→ **TASK OBJECTIVE**: From the first line to the last, transcribe the data exactly and skip the pictures.
-- RAW DATA follows --
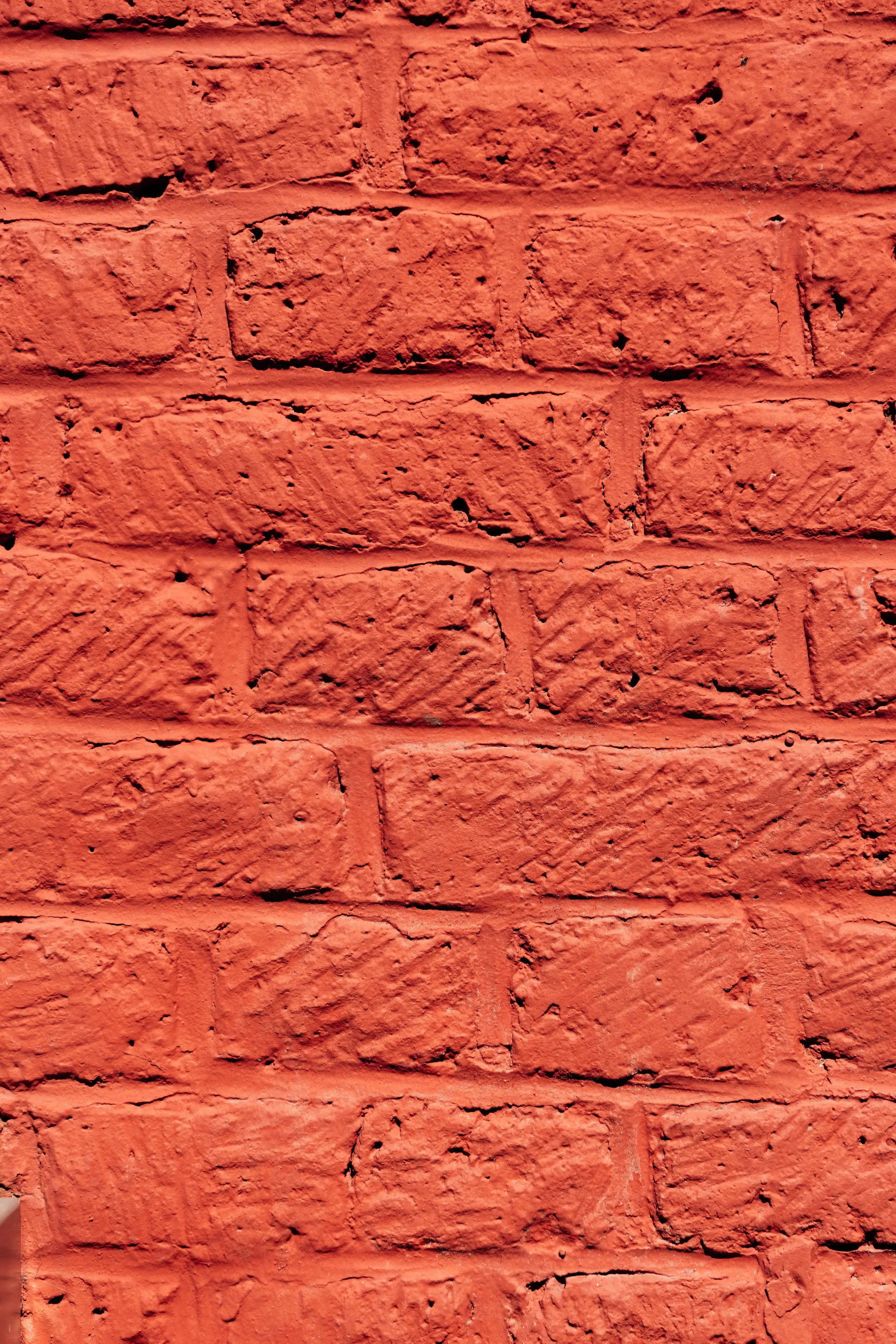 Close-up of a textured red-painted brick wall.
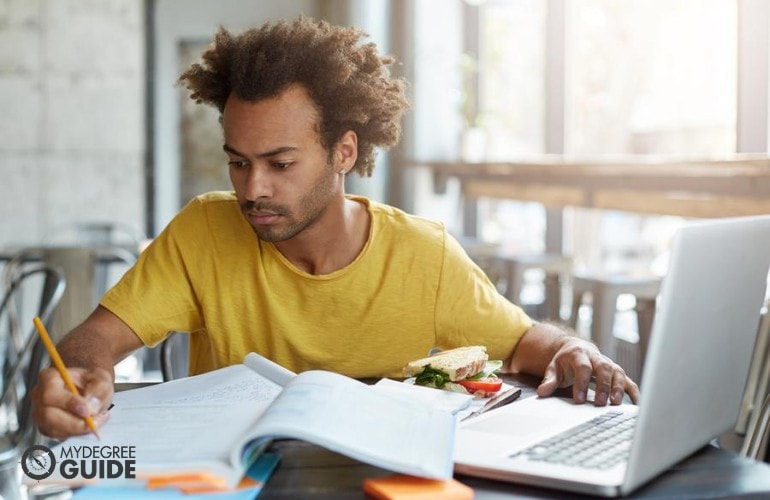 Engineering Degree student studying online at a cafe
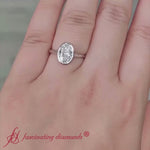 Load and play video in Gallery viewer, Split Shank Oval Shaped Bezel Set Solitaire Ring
-- RAW DATA concluded --
→ **RESPONSE AREA**:
 Close-up of a textured red-painted brick wall.
 Engineering Degree student studying online at a cafe
 Load and play video in Gallery viewer, Split Shank Oval Shaped Bezel Set Solitaire Ring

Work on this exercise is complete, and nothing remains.